Privacy laws that professional biographers and authors have to worry about don’t affect Amazon specifically because they’re being published online. Amazon doesn’t have the legal responsibility a publishing house would have, and it’s in the clear as long as it sets up the DMCA-mandated method to submit copyright infringement takedown requests. The law was “already friendly” to celebrity biographers, Kabat says, because celebrities are public figures, and to be sued for defaming a public figure, you can’t just be wrong about the facts — you have to be willfully lying or recklessly disregarding obvious information.

“As long as it’s online, Amazon can’t be sued under any privacy torts,” he says. “So it’s unsurprising that all of these things flood Amazon. Amazon has no reason to be kicking lots and lots of people off. It has no reason to police this stuff for defamation or invasion of privacy, because it doesn’t have to.” He tells me these people are here and not at a publishing house not just because it’s easier but because “no one in New York would have them.”

Essentially, the barrier to publishing these books is even lower than the barrier to publishing something like a “100% Unauthorized Biography” of a boy band member with tear-out photos.

Most of these books have fewer than 100 customer reviews, and despite what their author bios say, I couldn’t find them ranked on any best-seller lists. Amazon has said that “almost 40” self-published authors have sold more than a million e-books in the history of Kindle Direct, but that’s out of hundreds of thousands.

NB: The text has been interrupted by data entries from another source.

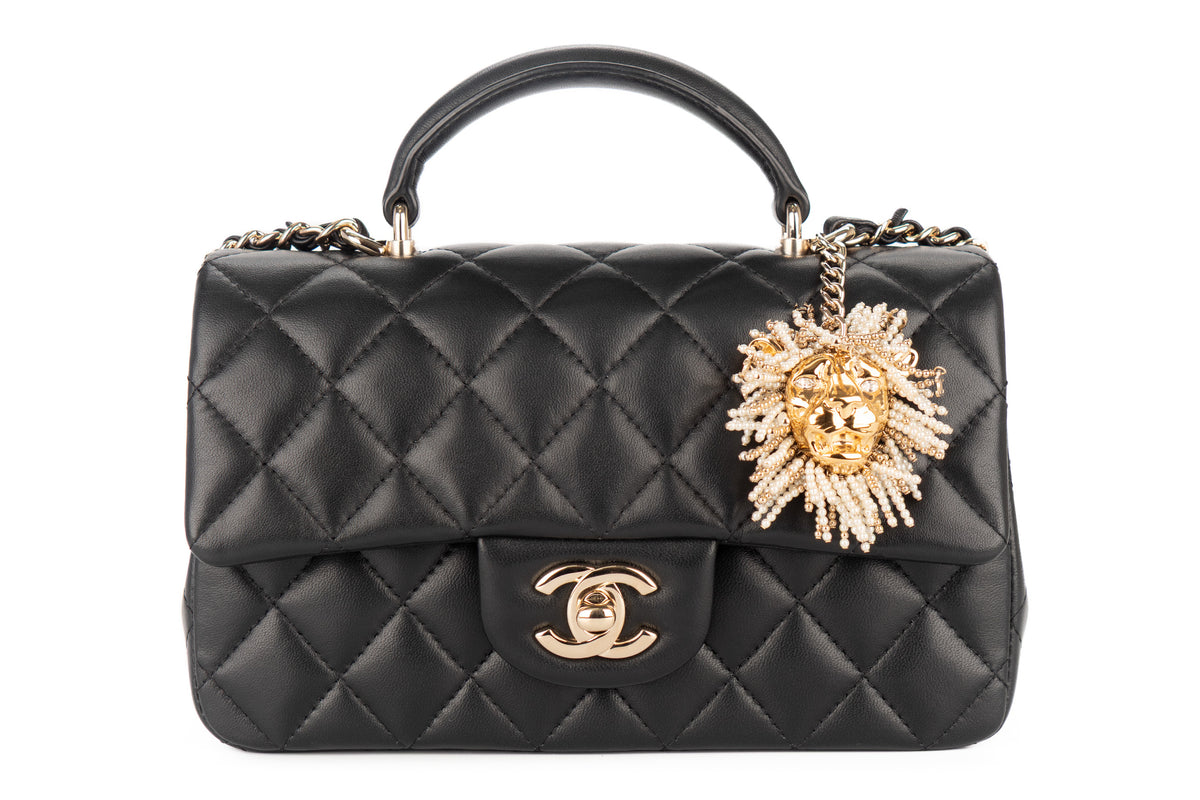 Chanel Mini Rectangular Bag Quilted Top Handle Pearl Crystal Lion Charm Black Lambskin Champagne Hardware - view 1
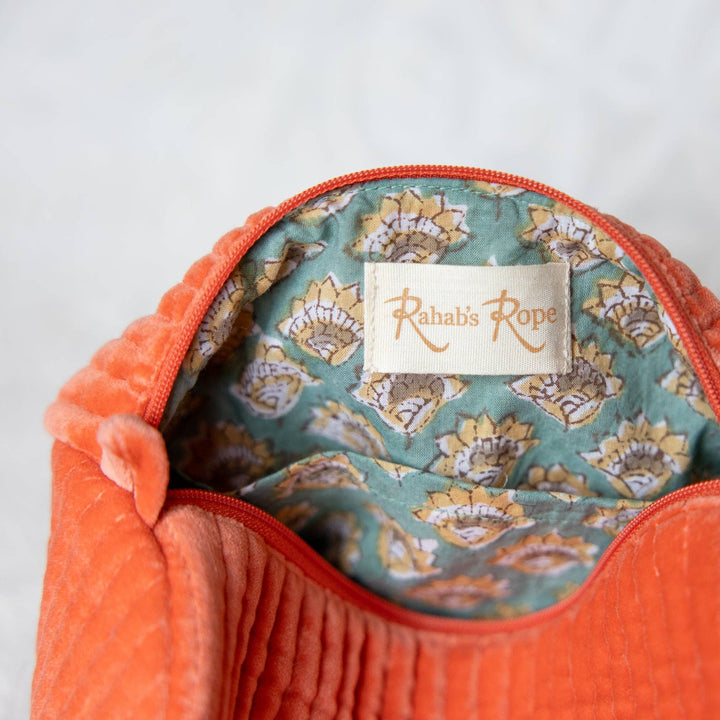 Close-up of an orange textured bag with a floral patterned interior and 'Kahala Rope' label.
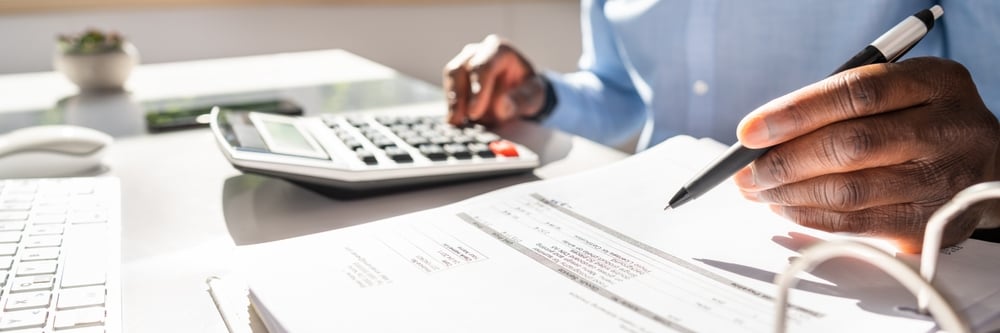 Happy Young Businessman Calculating Invoice On Computer Screen Near Laptop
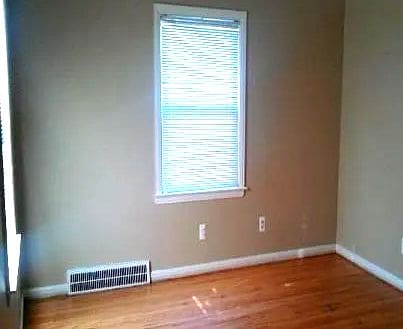 unfurnished room with hardwood / wood-style flooring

It’s possible this is a more profitable hobby than most, but if Matt Green was making 70 percent of $2.99 each time someone cared enough about Jake Gyllenhaal to download an obviously amateur biography of him, it would take him 48 sales to crack 100 bucks. And since the average professionally produced nonfiction book sells only 250 copies a year, and fewer than 3,000 copies ever, I do not feel optimistic about the likelihood that Green was able to pay himself even minimum wage for his time.

I’m not sure how Jake Gyllenhaal would feel if he knew there was someone out there taking in a few dollars at a time from curious fans eager to read about his fashion choices (“If Gyllenhaal is seen in a community, he is usually in a t-shirt, a squared shirt, and inadvertent jeans,” Green writes, helpfully), but that is mostly my problem, as I’ve written about him in strange ways on the internet so many times that his publicist refuses to talk to me. In any case, Green’s biography of him is no longer available to purchase, and nobody will tell me why. (Amazon did not respond to an email asking why. Also, as I said, I have no idea how to contact Matt Green.)

Though this did not turn out to be some big crime ring, or whatever, it did turn out to be about money. Both “Chris Dicker” and “Gregory Watson,” purport to be interested in celebrities because of their ability to inspire and inform, specifically about becoming rich and beloved. “Successful people are not so by accident. They do something other people do not,” Chris Dicker writes, on his author page. “Chris Dicker hopes that you’ll find your path if you learn from those who are successful and create a certain meaning in life.”

“In my books, I aim to bring to my readers inspirational stories that are easy to read, simple, and to the point,” Watson writes on his. “The idea is to have my readers take home something that they can live by and in doing so better their lives.”

Kabat is sympathetic to my longing for contact with the probably fictional Matt Green, but he does not want me to be harsh. “Pen names have always been used,” he says. “They’re particularly typical of when people feel less free to speak.” Sure, but I don’t think they are worried about censorship; I think they are hiding on purpose for reasons other than 19th-century sexism. I think they are just trying to make some money off some garbage. I worry I am wrong.

“It may be harder to reach these people,” Kabat says. “But who really cares about these people?”